The best thing you can do is set the trap along trail lines...well, what I mean is, along wall edges, fence lines, garden borders, paths...in general any area where the bunnies would have to pass through or beside to get from one place to another. Imagine you are a rabbit, you will like to lay low, go under stuff, sneak between bushes, follow walls and edges where you feel for secure. You won't be doing much all terrain stuff but mostly trying to find the easiest way to get to food while still feeling hidden. Rabbits LOVE to take trails and paths so those should be the first places your check.
Look for any places in the undergrowth, bushes, or grass that looks like something has been traveling through. If you find a place with little rabbit droppings that should be the first place you set your trap.

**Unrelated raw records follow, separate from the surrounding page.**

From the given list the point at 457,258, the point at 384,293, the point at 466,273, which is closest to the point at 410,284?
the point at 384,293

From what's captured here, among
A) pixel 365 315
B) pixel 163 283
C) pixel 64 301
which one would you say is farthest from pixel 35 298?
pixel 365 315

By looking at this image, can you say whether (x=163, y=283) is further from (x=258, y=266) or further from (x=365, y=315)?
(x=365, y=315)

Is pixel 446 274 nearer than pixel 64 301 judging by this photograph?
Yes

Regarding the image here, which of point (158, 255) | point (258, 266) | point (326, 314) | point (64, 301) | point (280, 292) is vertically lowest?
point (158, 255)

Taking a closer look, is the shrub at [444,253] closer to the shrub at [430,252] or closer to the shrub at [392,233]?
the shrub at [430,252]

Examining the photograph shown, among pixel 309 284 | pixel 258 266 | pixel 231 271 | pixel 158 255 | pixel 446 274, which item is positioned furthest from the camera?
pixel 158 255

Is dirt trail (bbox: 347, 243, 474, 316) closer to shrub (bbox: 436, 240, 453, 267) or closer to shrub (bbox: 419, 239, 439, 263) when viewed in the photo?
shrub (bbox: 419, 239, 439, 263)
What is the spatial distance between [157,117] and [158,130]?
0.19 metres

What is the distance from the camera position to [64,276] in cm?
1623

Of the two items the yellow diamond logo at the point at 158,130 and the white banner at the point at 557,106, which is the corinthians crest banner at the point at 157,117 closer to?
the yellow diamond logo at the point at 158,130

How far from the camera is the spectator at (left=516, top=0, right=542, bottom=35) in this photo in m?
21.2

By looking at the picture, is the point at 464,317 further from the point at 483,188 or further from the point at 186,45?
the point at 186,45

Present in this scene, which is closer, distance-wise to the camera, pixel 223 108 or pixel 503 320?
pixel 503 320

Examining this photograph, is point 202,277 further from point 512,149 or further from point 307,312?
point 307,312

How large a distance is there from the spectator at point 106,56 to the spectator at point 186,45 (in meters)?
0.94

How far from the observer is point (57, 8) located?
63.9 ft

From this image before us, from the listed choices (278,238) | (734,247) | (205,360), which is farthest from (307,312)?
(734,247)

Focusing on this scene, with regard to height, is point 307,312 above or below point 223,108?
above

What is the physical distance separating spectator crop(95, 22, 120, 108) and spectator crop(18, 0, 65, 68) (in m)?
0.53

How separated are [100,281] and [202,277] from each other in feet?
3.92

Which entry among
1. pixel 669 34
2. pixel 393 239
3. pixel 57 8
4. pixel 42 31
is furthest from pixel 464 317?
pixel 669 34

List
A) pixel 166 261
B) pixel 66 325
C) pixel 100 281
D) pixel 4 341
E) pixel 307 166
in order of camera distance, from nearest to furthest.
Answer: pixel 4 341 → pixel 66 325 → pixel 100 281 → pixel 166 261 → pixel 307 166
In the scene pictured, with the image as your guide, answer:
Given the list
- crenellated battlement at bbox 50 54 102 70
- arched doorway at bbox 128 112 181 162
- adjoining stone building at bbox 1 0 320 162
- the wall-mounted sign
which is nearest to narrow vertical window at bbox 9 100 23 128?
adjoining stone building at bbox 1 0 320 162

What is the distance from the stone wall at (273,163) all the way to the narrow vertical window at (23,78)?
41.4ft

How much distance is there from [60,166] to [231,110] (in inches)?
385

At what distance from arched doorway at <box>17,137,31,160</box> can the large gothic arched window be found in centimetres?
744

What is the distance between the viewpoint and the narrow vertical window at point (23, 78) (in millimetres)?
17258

Set it where it follows with the flow of the area, path, fence, trail, what ever.
The idea is to put the trap where the rabbit will be passing through anyway and the food will only encourage them to not be spooked by the strange metal thing. I encourage you to use bananas for bait, rabbits cannot resist them and they have a strong attractive smell, only put about an inch of banana in the trap, too much will spike their blood sugar. Putting something over the trap, so that it feels like a tunnel that they can walk through will help too. Just make sure what ever you cover it with isn't flappy or shiny. Hay or leaves would be the perfect trap cover.
I speak from experience in the art of bunny trapping.
Just be glad you are only trapping domestic bunnies, wild bunnies take extra precautions with scent and such.